# AIB credit card arrears



## marfsmal (20 Apr 2011)

Hi folks,

Really hope someone can help on this.

My credit card with AIB is just over 30 days in arrears and as this is the first time this has happened and I thought it was unavoidable I thought that as soon as this happens and your account is officially in arrears for over 30 days, they have to report this to the ICB and this then affects your credit rating.

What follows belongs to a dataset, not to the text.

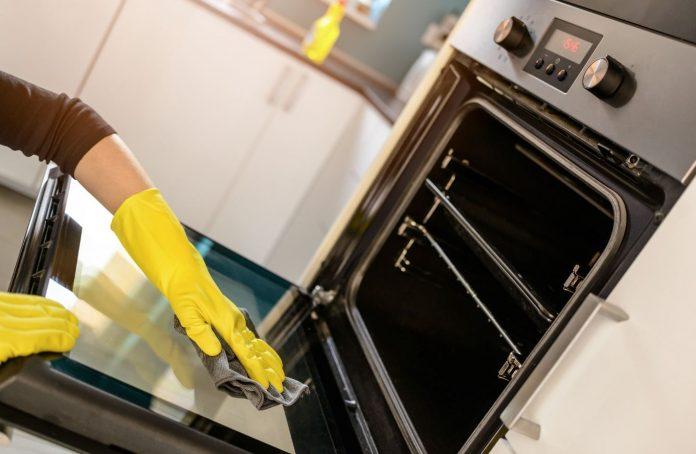 productos para limpiar el horno por dentro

But I found out today that Halifax/Bank of Scotland actually wait 3 months into arrears before they report you.

Does anyone know if there's any chance that this is the same for AIB? They didn't mention this on the phone to me when I spoke with them and I didn't ask cause I just presumed it was 30 days of arrears and that was it, you were blacklisted as such.


----------



## Guest105 (21 Apr 2011)

Google the [broken link removed]for your answer.


----------



## brenglee (21 Apr 2011)

no i know for sure that you must be 120 days in arrears before aib will charge off your credit card. call them again and they will tell you the minimum you can make to keep you from charging off. I found them very helpful


----------



## marfsmal (22 Apr 2011)

Thank you for that! It's worth a call to them for sure. I find it strange that they didn't tell me this when they called me last week about making payments.


----------



## Sunny (26 Apr 2011)

No bank will ever contact the ICB over 1 months missed payments because it could be something as simple as a direct debit gone wrong and the administrative work involved in fixing things is huge. Most banks will only make an issue of it if you are three months in arrears. My advice would be to take the account of arrears if you can and so your credit record should be left untouched.


----------



## marfsmal (26 Apr 2011)

I can't take my account out of arrears immediately but I should be able to within next 6 weeks. 
Does anyone know how much you have to have paid before the 3 months of arrears are up before you are charged off? For example say you have paid half of the arrears after having the arrears for 3 months, would that still mean you are charged off since you haven't paid the full arrears? Or is period extended again before you are charged off?
Sorry this is the first time this has happened to me and really don't want to ruin my rating because of this one difficult financial time in my life.


----------



## brenglee (3 Oct 2011)

the time is extended and any payment at all will delay the charge off time frame


----------



## john2010 (5 Oct 2011)

It will be recorded on ICB as a late payment. It will be indicated by a "1" on your history with AIB credit card. (meaning 1 month in arrears) If you clear it before next month and pay next months bill on time, everything will revert back to normal. This missed payment will remain on your record for 24 months but try not to worry too much, it's not a huge deal unless you continue to miss payments.


----------



## john2010 (5 Oct 2011)

If you miss next months payment and fail to clear the arrears from this month, then a code "2" will appear etc etc. Try not to miss 3 payments in a row whatever you do, you will most likely face a notice of termination from AIB. Once they cancel your card, you are unlikely to be able to get them to reverse their decision even if you bring account up to date - they take 3 missed payments as really serious.


----------



## marfsmal (17 Oct 2011)

The terrific news is that I finished my CU loan and have converted my AIB credit card to a personal loan with them (at graduate interest rate albeit variable) and I can make the payments no problem now. My credit card limit has been reduced to 500 euro but that suits me just fine. Never again


----------



## Bronte (18 Oct 2011)

Well done, and thanks for coming back with the good news.  It's great to see that people can and do tackle their debt problems successfully.


----------



## marfsmal (18 Oct 2011)

Bronte said:


> Well done, and thanks for coming back with the good news.  It's great to see that people can and do tackle their debt problems successfully.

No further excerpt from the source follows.